While neurons themselves are largely quiescent, some cell groups in the nervous system are occasionally rebellious, shoving past cell division checkpoints in Virar-fast local fashion and enthusiastically foundering dynasties that disrupt normal function. Some of these tumors in the brain present additional challenges of inaccessibility, infuriating the surgeon and distressing his colleagues. I watched Dr. Mazda maneuver with the able aid of the assistant neurosurgeon and a sprinkling of colourful language, through two excruciating surgeries with contrasting aspects - one patient with a right frontal lobe tumor and the other with a tumor emergent from the tentorium cerebelli - a glistening protective sheet that separates the cerebellum from the cerebrum. One could do with the relatively simple opening of the frontal cranium while the latter needed a tortuous inroad through the retromastoid route. Both procedures involved a lot of noisy suctioning, blood vessel cautery to stem bleeding and copious requirements for absorbent patties, which the scrub nurse artfully arranged along with the other instruments on her trolley. No matter what the strain however, Dr. Mazda in an avuncular fashion, treated me to explanations surrounding the origin and consequences of the tumor, the readout of MRI scans and the use of silvery hemostatic pads that dammed the rivulets of blood seeping into the gaping cavities that once housed the angry engorged tumor. No textbook or video though, could have prepared me for the sight of the brain itself, softly pulsing in synchrony with the heart monitor, every detail of its topography starkly visible through the scope and reminding me that the entire intangibility of my life's experiences was wholly contingent on the smooth corporeal functioning of this organ. In that moment the room too was silent, the obvious vulnerability of the patient weighing heavily on everyone's shoulders, the only sound being a prodigious sigh from Dr. Mazda, who had just swallowed an expletive.

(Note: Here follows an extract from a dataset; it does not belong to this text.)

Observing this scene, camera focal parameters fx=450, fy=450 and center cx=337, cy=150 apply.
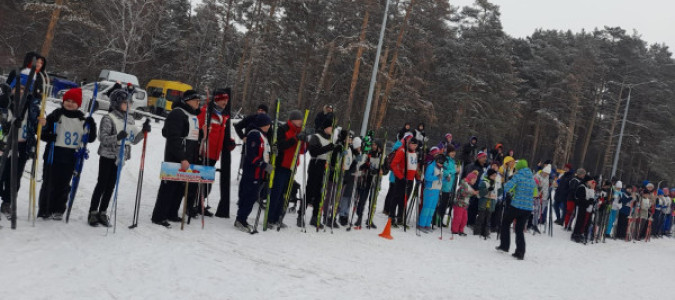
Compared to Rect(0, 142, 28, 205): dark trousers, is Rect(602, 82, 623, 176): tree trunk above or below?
above

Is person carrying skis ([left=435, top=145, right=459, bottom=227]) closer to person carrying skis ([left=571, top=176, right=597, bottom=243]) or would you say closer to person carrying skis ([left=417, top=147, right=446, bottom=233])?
person carrying skis ([left=417, top=147, right=446, bottom=233])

Once all patties gone in were extricated and tallied, the surgery culminated with a prayer and I followed Dr. Mazda into the OPD where a string of patients with interesting symptoms and even more interesting descriptions of the same, filed through. Here too, I co-studied scans, read though histories and understood that body language and not only words, instantly puts the sufferer at ease. It was a full 12 hours since I left home, that I finally pulled off the cap and mask, donned street clothes and prepared to leave, adrenaline still coursing through my body as I yanked open the taxi door, while both starving neurosurgeons insisted on observing the patient till she was wheeled into intensive care. A full week elapsed before I ceased looking at people as brains with bodies and resisting the urge to pry open their skulls.